Clearly ideal conditions for the three MAN race trucks from the House of Hahn, although the order they finished on the timing monitor was somewhat surprising. Steffi Halm was at the top, René Reinert next, and thrice champ Jochen Hahn third, a German all-star trio.
A picture of the racers’ true relative performance can only be got in qualifying and the SuperPole. But even before action could really begin, the red flags were out - Englishman Ryan Smith’s MAN had rolled to a stop in the apex of the Mercedes Arena.
It took 10 minutes for the truck to be retrieved. As soon as it was go again, Hahn blazed around the Ring in 1:54.564s on his very first flying lap, four-fifths quicker than teammate René Reinert. These two and the rest of the usual suspects ducked back into the pits, all certain of a spot in the SuperPole.
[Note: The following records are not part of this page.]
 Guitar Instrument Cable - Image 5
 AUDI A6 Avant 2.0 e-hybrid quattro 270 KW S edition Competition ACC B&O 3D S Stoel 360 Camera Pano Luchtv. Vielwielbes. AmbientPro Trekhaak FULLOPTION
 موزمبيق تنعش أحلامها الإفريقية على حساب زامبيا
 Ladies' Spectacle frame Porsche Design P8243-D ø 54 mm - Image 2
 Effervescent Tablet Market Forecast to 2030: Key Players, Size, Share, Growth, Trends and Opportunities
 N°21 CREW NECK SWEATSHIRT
Hahn and Reinert were joined by Adam Lacko (CZE) in his Buggyra Freightliner, Halm, Frenchman Anthony Janiec (MAN), Iveco pilot Gerd Körber (GER), Jérémy Robineau (GBR) in his MAN, and Hungarian Norbert Kiss in the tankpool24 Mercedes, as they waited out the rest of qualifying.
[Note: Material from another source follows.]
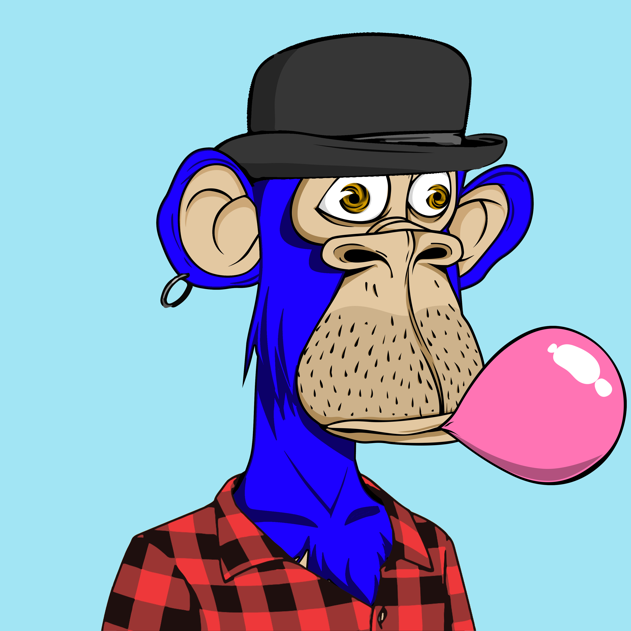 gambling ape club #5673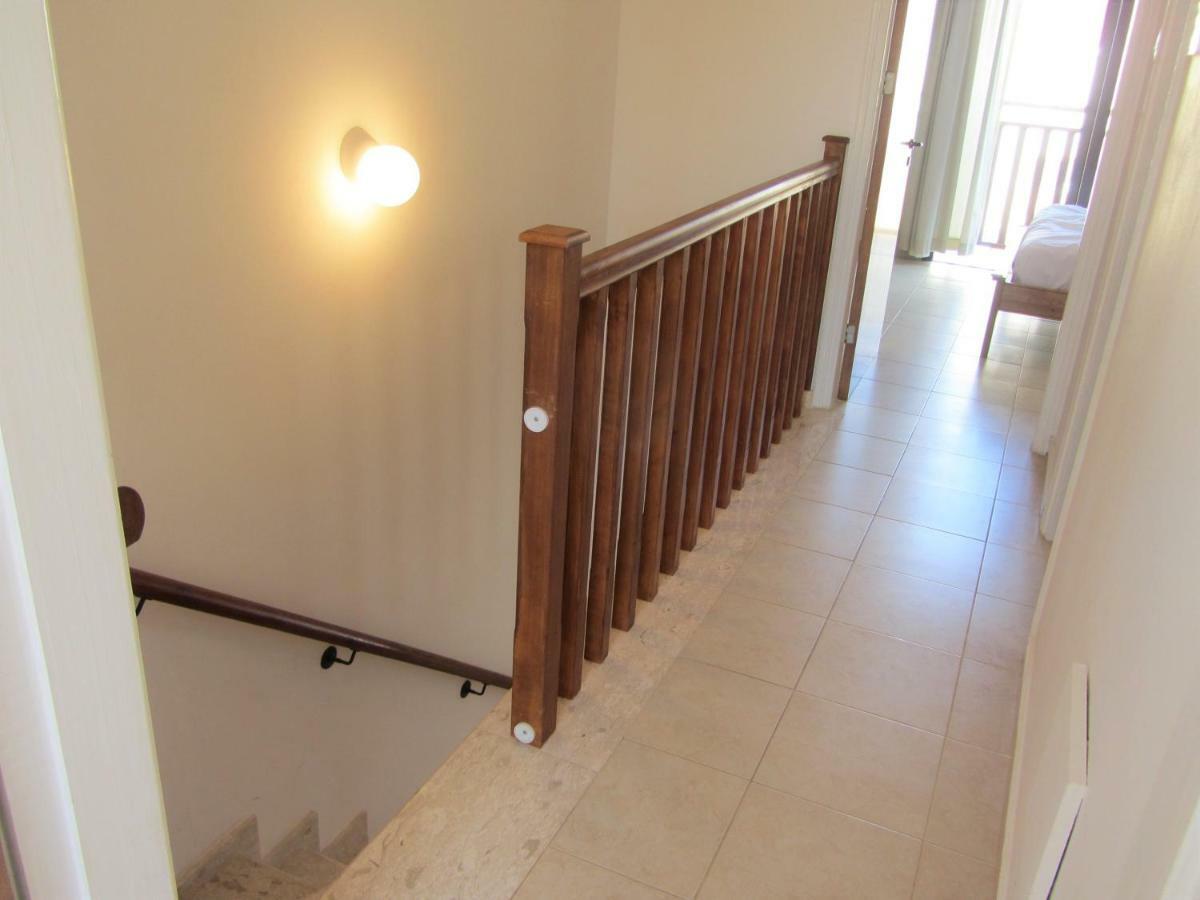 Villa Jade Paralimni Exteriér fotografie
The fight for the last two places kept Briton Shane Brereton and German Ellen Lohr out on the track for the full 20 minutes, these two completing the Top 10 for the SuperPole in that order.
After the regulation five-minute interval the shootout began.
Hahn once again set the quickest time, going three-hundredths faster in 1:54.559s. Most of the field recorded better times than in qualifying, but none of those was a patch on Hahn’s.
Kiss meanwhile had hit a setback, his 5th-place-securing lap struck down for exceeding track limits, leaving only his time of the outlap - about 30 seconds off Hahn’s pole-winning time. That dropped him to 10th.
Ahead of him on the grid are (besides Hahn) Reinert, Lacko, Halm, Körber, Robineau, Janiec, Lohr, and Brereton.